Indiana is in a deeper league with better coaching (according to coaches I've asked across the country). Marquette -- like Loyola Chicago -- is in a basketball-first conference. Marquette can more than double Moser's money by placing a "3" at the front of his annual salary, just the way Indiana probably would. Moser also carries ties -- and something he considers a lifelong debt -- to the late Rick Majerus. Moser's career reboot came as an assistant to Majerus at Saint Louis. Marquette is Majerus' alma mater and where he got his start in coaching.

"I think it's a better job," one major-conference head coach told CBS Sports this week re: Marquette. Two other industry sources agreed.

One source referenced how the next coach of Indiana will have to endure a fishbowl-like existence. That wouldn't be the case at Marquette. Another source said that if Archie Miller could be fired after four years thanks to one unhappy booster willing to pay $10 million to kick him out, the next guy isn't going to be given any more leniency. If you win big, they will love you forever, but it's been a long time since anyone won big at IU. 

Marquette has a fevered fan base of its own -- Steve Wojciechowski's ouster wasn't exactly pretty -- but the expectations are more realistic. 

The Indiana perk: IU at its peak is close to being the best job in college basketball. Marquette can't equal that. But while both jobs would bring plenty of weighty expectations -- and pressures Moser would never have on his shoulders at his current post -- getting to that peak becomes the question. When weighing all of the pros and cons of Marquette vs. Indiana, Marquette has a lot to sell. High-quality league, major metropolitan area, pro arena, A-level facilities, good tradition but without a 10,000-pound magnifying glass over your head every day throughout the season.

Ask Archie Miller, Tom Crean, Mike Davis and Kelvin Sampson about how the Indiana experience can be. Hell, even ask Bob Knight. It's still a great job, but is it a great job for Moser? 

For all the speculation about whether staying at Loyola would be a good move, something that gets lost in this: Moser is 52 years old. He's by no means entering the winter of his career, but his upstart days are behind him.
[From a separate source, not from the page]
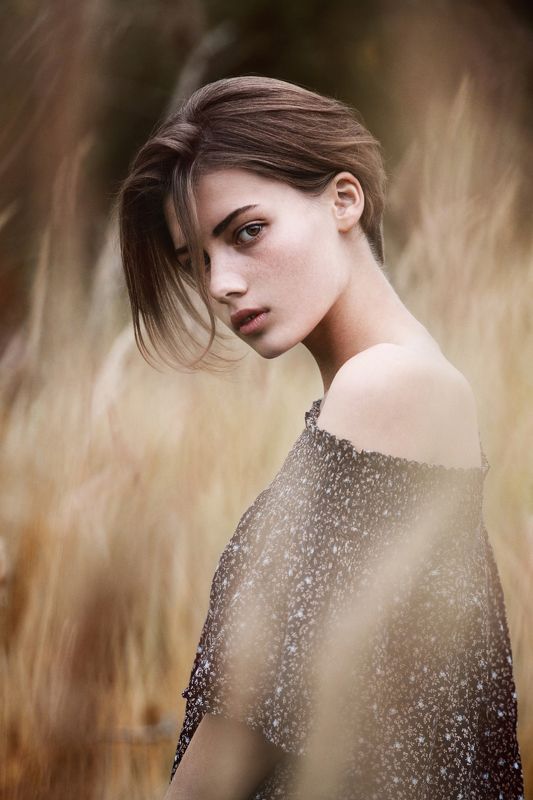 глаза, веснушки, поле, природа, девушка,лето,eyes, freckles, field, nature, girl, summer  фото превью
Moser has been a head coach for 17 seasons: three at Little Rock (2000-03), four at Illinois State (2003-07) and, after a stint as an assistant at Saint Louis, the past 10 years in Chicago, where he's accumulated a 188-140 record.  

That spiffy hair and peppy personality in part cover up some of the coaching scars. He was fired at Illinois State, which amounted to an awakening for him. It was the type of devastating blow that aligned him with Majerus and put him on a trackway to be where he is right now. But prior to the Final Four season of 2018, Moser's mark at Loyola Chicago was 89-105 with a 33-73 league record. He was a sub-.500 coach until 2018. Despite the struggles, Moser has thrived and swooped into his coaching prime well over a decade into his career. He carries a borderline pristine reputation. He's earned this moment and deserves to be discussed at the best job openings in college basketball. 

If he opts to stay, he'll probably be able to get Loyola Chicago to an NCAA Tournament-level more years than not. But playing in league that is one-bid more often than not wears on most coaches, Moser included. Having your season come down to one week of conference tournament play is an excruciating part of mid-major life. If he's going to stay with the Ramblers, the school will probably have to make a Gonzaga-like commitment. It will have to do something it's never done before and financially commit on a scale that would blow away every other mid-major program. 

If he's ever going to leave, this is the year. Near-perfect opportunities for great jobs in the region won't get better than this. As the drama of the NCAA Tournament continues to play out this weekend, the futures and fates of three programs seems to dangle in the balance. 

Loyola's story isn't done yet. The theater of it all: the more Moser and his team wins, the more compelling March's biggest mystery decision becomes.